In fact, prequalifying is a good thing for your credit score because if you fail to prequalify, you’ll know not to apply to the lender and therefore won’t be subject to a score-unfriendly hard pull. When you prequalify, the lender determines that you are less likely to default if it offers you a loan.

Does Preapproval Guarantee a Car Loan?

Unfortunately, preapprovals do not guarantee you’ll be approved for a car loan. The auto loan preapproval process is built to be fast, which means the underwriting of the applicant’s riskiness is minimal.

If you pass the auto loan preapproval step, you’ll have cleared a major obstacle to final approval, but you must prepare yourself for the possibility that your credit application will ultimately be declined.

Preapprovals can thus be seen as a process in which multiple lenders winnow away the least creditworthy consumers. Only after preapproval will lenders be willing to foot the extra expense of performing the due diligence necessary for final loan approval. This is why you can be preapproved in seconds, but final approval may take considerably longer.

What is a Good APR for a Car Loan?

The annual percentage rate you’ll be offered depends on your credit rating and the car you’re trying to buy. Generally, low scores require higher APRs, and used cars have higher APRs than do new cars. A credit union may offer a very good annual percentage rate to its members.

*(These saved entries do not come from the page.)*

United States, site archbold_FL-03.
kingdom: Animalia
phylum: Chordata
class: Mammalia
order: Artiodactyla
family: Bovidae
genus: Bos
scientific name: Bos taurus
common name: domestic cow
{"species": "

The following chart summarizes the typical APRs by FICO credit scoring model score range:

Avg Auto Loan Rates by Score

If you have bad credit, you will have to accept the fact that your bad credit car loan will have a high interest auto loan rate. The best you can do in this circumstance is to reduce the amount financed.

You can do this by selecting a less expensive car, offering a larger down payment, or providing a trade-in vehicle. Alternatively, try arranging for a cosigner with a good credit rating who qualifies for a lower interest rate.

Soft Pull Auto Loans Will Show You What You Qualify For

Soft pull auto loans are valuable because they immediately indicate whether you qualify for a loan on the car you want to buy. You can shop the competition that offers soft pull prequalifications as much as you like without any harm to your credit score.

This not only lets you identify which lenders may approve your credit application, but it also lets you find the best deal among several competitors. Don’t forget to apply to a credit union for an auto loan if you are a member, as it may offer the best rates.

The right lender may offer you a bad credit auto loan without regard for how problematic your credit report is. By going through a loan provider that performs a soft pull preapproval, you will find lenders that want your business enough to overlook your turbulent credit history. And believe me, several car dealers out there fit that description — probably more than you think!